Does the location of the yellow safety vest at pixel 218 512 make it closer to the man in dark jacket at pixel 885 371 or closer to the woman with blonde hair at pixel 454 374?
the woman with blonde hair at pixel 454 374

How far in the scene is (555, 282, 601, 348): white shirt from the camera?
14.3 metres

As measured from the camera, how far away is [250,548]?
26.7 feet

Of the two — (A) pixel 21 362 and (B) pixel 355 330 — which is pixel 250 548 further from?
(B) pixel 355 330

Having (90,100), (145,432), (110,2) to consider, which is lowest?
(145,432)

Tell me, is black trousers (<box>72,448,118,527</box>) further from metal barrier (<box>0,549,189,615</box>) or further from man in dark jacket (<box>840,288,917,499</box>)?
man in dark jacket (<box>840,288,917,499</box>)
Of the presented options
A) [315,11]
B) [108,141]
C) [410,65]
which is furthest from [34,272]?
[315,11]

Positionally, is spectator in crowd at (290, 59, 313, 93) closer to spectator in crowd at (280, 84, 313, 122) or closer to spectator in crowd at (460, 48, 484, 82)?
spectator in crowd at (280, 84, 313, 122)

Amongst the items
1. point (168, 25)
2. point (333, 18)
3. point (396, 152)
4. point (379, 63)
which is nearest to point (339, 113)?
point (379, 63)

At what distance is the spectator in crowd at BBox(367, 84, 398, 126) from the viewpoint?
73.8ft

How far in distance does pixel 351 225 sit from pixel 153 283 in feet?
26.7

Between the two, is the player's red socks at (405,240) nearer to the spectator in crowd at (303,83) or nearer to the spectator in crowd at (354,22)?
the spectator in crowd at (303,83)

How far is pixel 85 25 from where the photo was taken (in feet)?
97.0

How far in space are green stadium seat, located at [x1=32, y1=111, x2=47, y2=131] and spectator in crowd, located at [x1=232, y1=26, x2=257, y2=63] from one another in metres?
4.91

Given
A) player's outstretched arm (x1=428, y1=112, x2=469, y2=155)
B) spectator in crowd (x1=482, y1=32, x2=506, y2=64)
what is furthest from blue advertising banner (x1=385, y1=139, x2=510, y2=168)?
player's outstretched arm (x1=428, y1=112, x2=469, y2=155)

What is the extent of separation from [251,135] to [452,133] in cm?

▸ Exercise details
Starting with the line that contains "At what distance", print each line through the last one in the listing. Include both end lines and add nothing.

▸ Finished answer
At what distance is the spectator in crowd at BBox(367, 84, 398, 126) from the viewpoint?
73.8ft

How far in distance does pixel 351 225 sit from pixel 153 283 in feet?
26.7

Between the two, is the player's red socks at (405,240) nearer to the spectator in crowd at (303,83) or nearer to the spectator in crowd at (354,22)?
the spectator in crowd at (303,83)

How far is pixel 85 25 from where the photo was taken (in feet)?
97.0

How far in space are green stadium seat, located at [x1=32, y1=111, x2=47, y2=131] and spectator in crowd, located at [x1=232, y1=26, x2=257, y2=63] from one another in metres?
4.91

Given
A) player's outstretched arm (x1=428, y1=112, x2=469, y2=155)
B) spectator in crowd (x1=482, y1=32, x2=506, y2=64)
what is furthest from blue advertising banner (x1=385, y1=139, x2=510, y2=168)?
player's outstretched arm (x1=428, y1=112, x2=469, y2=155)

What is the extent of separation from [251,135] to [452,133] in cm?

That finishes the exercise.